А владелец всей это паникующей груды запчастей угрюмо отсиживался в ступоре, прекрасно понимая, что это временное убежище, куда можно убежать совсем ненадолго.
Впрочем, почему же ненадолго? Кто сказал? Здесь, в принципе, очень даже неплохо, похоже на палату для буйных: прекрасная звукоизоляция, обитые войлоком стены, армированные окна и надежные запоры — все это создано для обеспечения полного покоя психа. Чувствам и эмоциям сюда не попасть. Хорошо так, тихо, безразлично. По‑настоящему безразлично, никакой игры, ни грамма притворства.
И Кирилл остался, запершись изнутри. Пламя паники вызвало синдром эмоционального выгорания, и снаружи теперь было сплошное пепелище, выходить на которое не хотелось. Сгорело все гаром? Ну и фиг с ним!
Можно равнодушно наблюдать из окон своего убежища за происходящим. А происходило много чего.
Сначала в палату зашла медсестра, каждое утро приносившая красавчику лекарства. Увидев «красавчика», женщина пронзительно завизжала, выронила стаканчик с таблетками и, не переставая изображать сирену «Скорой помощи», унеслась.
Это все Кирилл мог только слышать, поскольку ставни на его окнах были поначалу закрыты.
Потом примчался Вениамин Израилевич и, судя по затейливой матерной тираде, в восторг от состояния пациента не пришел. Он попытался о чем‑то расспрашивать Кирилла, но в первые дни своего добровольного отшельничества тот общаться не хотел. Совсем. Он только слушал, потом — смотрел и слушал, и констатировал факты.
А законстатированные факты флегматично складывал в единую картинку.
Картинка получалась препаскуднейшая, способная спровоцировать и гнев, и ненависть, и отчаяние, но — это же не эмоции, чувства, а их обгорелые останки остались там, за обитыми войлоком стенами.
Кириллу все было фиолетово, параллельно, по фигу — безразлично, в общем.
И чего скандалит Каплан? Зачем багровый от злости Аристарх орет на Маньку? Вон, даже по физиономии врезал, прямо по пожелтевшему уже синяку. Вмешался жабообразный господин Скипин, оттащил зятя от верещащей и плюющейся сестры и что‑то успокаивающе забубнил.

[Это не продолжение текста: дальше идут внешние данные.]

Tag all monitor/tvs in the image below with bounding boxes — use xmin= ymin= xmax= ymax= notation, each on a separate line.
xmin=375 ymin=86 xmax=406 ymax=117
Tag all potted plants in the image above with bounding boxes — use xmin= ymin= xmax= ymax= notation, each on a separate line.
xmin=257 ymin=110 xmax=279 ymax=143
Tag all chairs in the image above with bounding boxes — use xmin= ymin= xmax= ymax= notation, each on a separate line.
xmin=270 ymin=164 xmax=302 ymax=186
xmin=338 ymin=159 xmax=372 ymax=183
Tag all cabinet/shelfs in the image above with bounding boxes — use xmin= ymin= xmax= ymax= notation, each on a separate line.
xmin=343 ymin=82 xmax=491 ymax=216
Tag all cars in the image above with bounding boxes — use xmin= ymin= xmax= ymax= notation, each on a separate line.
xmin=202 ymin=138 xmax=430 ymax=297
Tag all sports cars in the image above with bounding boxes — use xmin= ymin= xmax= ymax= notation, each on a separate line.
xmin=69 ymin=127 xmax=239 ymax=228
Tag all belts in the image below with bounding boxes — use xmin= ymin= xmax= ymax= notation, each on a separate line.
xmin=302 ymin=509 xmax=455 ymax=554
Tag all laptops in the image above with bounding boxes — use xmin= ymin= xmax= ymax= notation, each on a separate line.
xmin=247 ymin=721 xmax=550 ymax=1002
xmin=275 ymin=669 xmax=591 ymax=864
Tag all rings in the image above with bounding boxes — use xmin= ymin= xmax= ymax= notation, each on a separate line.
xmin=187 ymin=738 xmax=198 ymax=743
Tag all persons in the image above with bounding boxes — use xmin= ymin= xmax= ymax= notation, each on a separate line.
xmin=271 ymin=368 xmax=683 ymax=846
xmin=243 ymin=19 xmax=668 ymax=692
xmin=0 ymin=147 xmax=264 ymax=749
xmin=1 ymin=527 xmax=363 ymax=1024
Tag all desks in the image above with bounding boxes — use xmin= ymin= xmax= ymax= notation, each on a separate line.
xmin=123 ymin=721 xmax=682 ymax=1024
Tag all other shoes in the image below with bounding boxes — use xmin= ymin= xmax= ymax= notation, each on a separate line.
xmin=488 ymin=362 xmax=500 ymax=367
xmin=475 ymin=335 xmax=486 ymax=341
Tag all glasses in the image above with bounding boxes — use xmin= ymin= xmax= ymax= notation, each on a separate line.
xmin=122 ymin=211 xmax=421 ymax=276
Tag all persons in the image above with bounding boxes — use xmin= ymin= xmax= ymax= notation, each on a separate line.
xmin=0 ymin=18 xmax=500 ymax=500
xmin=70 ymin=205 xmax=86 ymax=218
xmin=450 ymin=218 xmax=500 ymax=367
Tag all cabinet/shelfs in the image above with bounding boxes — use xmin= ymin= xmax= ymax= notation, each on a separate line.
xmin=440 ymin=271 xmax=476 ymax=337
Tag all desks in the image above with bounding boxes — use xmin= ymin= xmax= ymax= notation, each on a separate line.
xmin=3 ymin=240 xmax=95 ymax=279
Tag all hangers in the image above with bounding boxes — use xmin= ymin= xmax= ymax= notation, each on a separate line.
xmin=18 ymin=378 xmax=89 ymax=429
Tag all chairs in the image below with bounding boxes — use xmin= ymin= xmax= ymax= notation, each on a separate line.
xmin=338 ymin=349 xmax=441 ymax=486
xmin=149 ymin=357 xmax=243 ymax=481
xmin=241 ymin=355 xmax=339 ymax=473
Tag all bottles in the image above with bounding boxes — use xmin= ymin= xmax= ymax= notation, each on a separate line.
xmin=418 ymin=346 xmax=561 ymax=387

А через три месяца, в начале марта, Кирилл перебрался из клиники в загородный дом своего нового родственника, Виктора Борисовича Скипина. В качестве секретаря‑компаньона, то есть, по сути, прислуги. Он следил за порядком, отдавал распоряжения садовнику, повару, охранникам, домработнице, выполнял личные распоряжения босса, в общем, существовал потихоньку, не выбираясь из своего спасительного ступора.
Почему он переехал в загородный дом Скипина, а не в свою квартиру?
Потому что появляться среди обычных, неподготовленных граждан Кириллу Витке не стоило, во избежание сердечных приступов и ночного недержания мочи у особо впечатлительных натур.
А вот монстров и чудовищ господин Витке‑младший мог бы теперь играть без грима, и его шальная мысль насчет покорения Голливуда стала бы вполне реальной, пожелай он этого.
Ну где еще взять высокого, стройного мужчину, обладающего роскошной гривой отросших после бритья волос? Много где? Верно. Но представьте — экранизация, скажем, «Призрака оперы». Слышен бархатный чувственный голос, потом появляется стройный мужской силуэт, прекрасной формы руки, разметавшиеся по плечам волосы. А затем свет наезжает на лицо мужчины, и вот тут возможны сердечные приступы, а также стрессовое расслабление сфинктеров.